__What to do__
Which lines of the data below hold "California"? Copy each of them.

__Data for processing__
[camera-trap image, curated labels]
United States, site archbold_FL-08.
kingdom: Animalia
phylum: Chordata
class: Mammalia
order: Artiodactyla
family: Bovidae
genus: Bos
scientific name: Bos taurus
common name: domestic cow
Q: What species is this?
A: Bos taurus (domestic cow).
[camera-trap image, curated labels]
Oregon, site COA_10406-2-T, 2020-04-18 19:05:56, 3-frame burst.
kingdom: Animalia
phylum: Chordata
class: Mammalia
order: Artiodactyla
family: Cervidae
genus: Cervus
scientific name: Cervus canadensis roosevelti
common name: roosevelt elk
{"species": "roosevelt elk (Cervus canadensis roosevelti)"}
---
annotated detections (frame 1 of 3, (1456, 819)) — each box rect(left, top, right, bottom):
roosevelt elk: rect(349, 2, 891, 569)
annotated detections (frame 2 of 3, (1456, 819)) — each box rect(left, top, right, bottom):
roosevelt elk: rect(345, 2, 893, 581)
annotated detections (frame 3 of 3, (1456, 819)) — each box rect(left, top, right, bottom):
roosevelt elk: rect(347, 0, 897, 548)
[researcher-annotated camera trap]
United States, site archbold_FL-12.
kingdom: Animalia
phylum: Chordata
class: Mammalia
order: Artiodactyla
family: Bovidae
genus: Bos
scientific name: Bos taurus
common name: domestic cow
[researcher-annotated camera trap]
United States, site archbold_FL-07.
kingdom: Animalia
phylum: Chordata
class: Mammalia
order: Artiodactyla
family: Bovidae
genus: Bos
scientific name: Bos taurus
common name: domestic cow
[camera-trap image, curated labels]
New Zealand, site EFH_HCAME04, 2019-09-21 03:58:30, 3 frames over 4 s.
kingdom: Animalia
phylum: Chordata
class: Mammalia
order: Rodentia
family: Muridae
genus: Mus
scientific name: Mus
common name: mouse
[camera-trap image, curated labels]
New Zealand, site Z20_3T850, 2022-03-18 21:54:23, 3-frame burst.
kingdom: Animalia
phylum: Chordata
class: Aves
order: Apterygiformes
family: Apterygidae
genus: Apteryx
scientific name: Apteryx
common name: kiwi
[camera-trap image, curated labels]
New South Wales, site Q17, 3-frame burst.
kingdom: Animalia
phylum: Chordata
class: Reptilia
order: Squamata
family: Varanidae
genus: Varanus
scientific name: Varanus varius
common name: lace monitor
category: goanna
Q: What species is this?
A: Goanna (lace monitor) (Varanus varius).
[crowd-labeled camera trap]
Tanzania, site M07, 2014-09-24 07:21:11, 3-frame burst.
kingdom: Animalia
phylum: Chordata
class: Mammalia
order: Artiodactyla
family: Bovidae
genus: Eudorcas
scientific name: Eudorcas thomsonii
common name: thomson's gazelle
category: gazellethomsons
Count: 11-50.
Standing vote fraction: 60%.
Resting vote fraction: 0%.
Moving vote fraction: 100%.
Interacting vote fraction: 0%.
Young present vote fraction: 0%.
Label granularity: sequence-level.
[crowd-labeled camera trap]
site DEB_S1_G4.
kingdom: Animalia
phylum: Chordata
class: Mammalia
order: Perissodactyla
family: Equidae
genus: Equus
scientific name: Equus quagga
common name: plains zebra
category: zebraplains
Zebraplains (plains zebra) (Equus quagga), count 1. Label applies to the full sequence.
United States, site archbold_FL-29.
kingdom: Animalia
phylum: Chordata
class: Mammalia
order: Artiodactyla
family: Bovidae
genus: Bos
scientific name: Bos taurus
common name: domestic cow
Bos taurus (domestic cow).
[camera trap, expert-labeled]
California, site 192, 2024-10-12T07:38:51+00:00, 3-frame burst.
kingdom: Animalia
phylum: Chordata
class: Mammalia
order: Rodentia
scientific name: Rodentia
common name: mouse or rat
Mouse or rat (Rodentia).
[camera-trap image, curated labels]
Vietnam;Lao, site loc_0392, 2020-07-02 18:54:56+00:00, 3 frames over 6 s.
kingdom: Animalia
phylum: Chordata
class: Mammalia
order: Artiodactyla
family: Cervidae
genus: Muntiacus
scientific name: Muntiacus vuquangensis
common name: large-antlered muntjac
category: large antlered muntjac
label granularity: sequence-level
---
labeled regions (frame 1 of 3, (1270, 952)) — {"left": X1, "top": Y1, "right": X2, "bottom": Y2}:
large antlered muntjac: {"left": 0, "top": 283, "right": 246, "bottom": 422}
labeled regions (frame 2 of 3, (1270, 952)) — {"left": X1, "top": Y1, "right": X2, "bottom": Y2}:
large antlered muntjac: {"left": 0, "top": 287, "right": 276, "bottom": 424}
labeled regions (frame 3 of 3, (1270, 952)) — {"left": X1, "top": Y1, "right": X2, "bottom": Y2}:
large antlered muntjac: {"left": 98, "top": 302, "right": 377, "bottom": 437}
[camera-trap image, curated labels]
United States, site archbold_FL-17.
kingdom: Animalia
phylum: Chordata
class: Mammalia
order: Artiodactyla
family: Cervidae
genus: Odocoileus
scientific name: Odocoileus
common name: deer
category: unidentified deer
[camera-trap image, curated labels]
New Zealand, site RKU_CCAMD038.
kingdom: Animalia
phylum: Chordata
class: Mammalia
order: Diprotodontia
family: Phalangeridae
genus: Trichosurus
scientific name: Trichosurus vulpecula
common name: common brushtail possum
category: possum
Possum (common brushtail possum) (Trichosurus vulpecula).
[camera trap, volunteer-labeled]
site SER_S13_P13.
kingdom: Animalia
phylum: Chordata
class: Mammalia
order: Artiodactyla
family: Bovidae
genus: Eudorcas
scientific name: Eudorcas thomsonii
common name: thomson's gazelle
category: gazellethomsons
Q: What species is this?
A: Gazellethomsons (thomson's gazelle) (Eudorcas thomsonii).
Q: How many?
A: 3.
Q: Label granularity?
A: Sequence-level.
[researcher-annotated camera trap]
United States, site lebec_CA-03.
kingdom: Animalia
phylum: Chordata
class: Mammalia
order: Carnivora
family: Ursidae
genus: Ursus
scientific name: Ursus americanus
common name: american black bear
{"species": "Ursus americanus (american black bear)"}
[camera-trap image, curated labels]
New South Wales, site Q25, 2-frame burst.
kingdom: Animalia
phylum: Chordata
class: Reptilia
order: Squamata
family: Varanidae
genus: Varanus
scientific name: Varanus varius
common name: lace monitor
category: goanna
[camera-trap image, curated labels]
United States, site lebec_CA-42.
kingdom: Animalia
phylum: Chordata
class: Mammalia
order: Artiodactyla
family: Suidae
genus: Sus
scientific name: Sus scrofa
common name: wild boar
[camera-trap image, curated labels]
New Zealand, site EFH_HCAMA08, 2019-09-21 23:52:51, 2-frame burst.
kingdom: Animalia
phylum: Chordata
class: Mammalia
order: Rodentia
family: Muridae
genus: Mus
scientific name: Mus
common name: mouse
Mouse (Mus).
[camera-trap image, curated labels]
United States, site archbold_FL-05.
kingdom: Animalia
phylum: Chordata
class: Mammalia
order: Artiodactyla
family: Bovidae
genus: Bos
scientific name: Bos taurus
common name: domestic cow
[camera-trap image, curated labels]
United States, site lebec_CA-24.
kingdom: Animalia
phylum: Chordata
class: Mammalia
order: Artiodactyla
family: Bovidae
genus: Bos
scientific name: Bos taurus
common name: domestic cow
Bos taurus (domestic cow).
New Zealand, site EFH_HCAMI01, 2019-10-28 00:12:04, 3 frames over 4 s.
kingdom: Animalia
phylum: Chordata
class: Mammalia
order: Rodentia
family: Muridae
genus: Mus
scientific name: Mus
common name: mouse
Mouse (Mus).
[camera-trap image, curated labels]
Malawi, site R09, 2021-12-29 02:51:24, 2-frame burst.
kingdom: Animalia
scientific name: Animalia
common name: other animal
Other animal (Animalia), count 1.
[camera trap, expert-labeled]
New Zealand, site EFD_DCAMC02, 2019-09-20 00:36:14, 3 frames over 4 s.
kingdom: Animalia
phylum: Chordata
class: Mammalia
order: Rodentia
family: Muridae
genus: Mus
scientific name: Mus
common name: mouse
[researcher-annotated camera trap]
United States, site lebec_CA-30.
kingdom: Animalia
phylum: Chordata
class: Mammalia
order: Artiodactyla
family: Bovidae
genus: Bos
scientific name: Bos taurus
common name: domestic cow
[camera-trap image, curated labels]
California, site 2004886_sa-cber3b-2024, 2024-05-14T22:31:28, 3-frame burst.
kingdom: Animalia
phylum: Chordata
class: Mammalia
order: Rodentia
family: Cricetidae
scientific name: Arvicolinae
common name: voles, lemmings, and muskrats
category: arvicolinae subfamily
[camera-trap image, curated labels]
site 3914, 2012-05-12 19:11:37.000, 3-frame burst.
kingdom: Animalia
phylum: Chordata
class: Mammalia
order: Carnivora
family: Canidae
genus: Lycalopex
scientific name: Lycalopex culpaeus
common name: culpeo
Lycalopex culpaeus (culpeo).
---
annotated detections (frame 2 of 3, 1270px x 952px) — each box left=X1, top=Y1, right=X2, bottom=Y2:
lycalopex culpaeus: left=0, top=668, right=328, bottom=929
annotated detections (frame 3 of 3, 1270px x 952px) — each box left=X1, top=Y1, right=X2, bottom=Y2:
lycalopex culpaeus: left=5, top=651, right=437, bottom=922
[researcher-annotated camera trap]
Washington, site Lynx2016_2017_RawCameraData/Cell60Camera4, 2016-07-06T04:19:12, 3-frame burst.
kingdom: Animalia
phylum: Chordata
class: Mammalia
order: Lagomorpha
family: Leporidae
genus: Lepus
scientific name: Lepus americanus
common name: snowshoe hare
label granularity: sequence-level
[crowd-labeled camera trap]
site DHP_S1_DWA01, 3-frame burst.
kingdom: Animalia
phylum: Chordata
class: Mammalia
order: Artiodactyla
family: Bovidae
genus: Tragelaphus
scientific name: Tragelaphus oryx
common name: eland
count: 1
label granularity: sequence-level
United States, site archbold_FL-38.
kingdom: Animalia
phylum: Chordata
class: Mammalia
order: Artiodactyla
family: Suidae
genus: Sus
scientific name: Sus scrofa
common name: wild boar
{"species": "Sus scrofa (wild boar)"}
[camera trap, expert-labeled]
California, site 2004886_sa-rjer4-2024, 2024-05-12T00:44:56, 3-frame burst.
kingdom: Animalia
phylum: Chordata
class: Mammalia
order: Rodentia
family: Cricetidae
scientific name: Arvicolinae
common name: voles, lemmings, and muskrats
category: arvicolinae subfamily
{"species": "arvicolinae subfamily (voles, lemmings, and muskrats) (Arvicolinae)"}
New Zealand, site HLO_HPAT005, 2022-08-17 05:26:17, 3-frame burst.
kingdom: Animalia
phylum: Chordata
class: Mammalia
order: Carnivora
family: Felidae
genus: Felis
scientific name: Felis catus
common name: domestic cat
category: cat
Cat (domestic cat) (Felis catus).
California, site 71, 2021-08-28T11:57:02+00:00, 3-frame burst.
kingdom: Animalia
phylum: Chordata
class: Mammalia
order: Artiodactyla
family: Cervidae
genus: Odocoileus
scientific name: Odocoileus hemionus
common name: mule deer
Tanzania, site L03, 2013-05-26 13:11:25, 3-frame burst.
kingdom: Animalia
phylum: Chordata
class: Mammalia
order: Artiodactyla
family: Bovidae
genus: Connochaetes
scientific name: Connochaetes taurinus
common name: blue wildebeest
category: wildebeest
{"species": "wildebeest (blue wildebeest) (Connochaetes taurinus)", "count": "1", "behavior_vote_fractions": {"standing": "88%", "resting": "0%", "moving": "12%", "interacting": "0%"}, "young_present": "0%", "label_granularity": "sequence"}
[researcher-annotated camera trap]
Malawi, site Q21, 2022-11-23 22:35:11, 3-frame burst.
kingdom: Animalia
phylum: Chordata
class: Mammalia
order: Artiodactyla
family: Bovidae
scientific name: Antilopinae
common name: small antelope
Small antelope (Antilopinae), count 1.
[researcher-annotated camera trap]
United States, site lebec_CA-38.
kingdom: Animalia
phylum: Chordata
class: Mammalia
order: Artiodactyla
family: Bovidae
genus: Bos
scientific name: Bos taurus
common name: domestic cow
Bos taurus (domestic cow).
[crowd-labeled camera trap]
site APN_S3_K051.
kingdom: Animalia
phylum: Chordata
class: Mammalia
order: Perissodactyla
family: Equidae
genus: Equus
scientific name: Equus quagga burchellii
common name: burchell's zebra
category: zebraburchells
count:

__Completed exercise__
California, site 192, 2024-10-12T07:38:51+00:00, 3-frame burst.
California, site 2004886_sa-cber3b-2024, 2024-05-14T22:31:28, 3-frame burst.
California, site 2004886_sa-rjer4-2024, 2024-05-12T00:44:56, 3-frame burst.
California, site 71, 2021-08-28T11:57:02+00:00, 3-frame burst.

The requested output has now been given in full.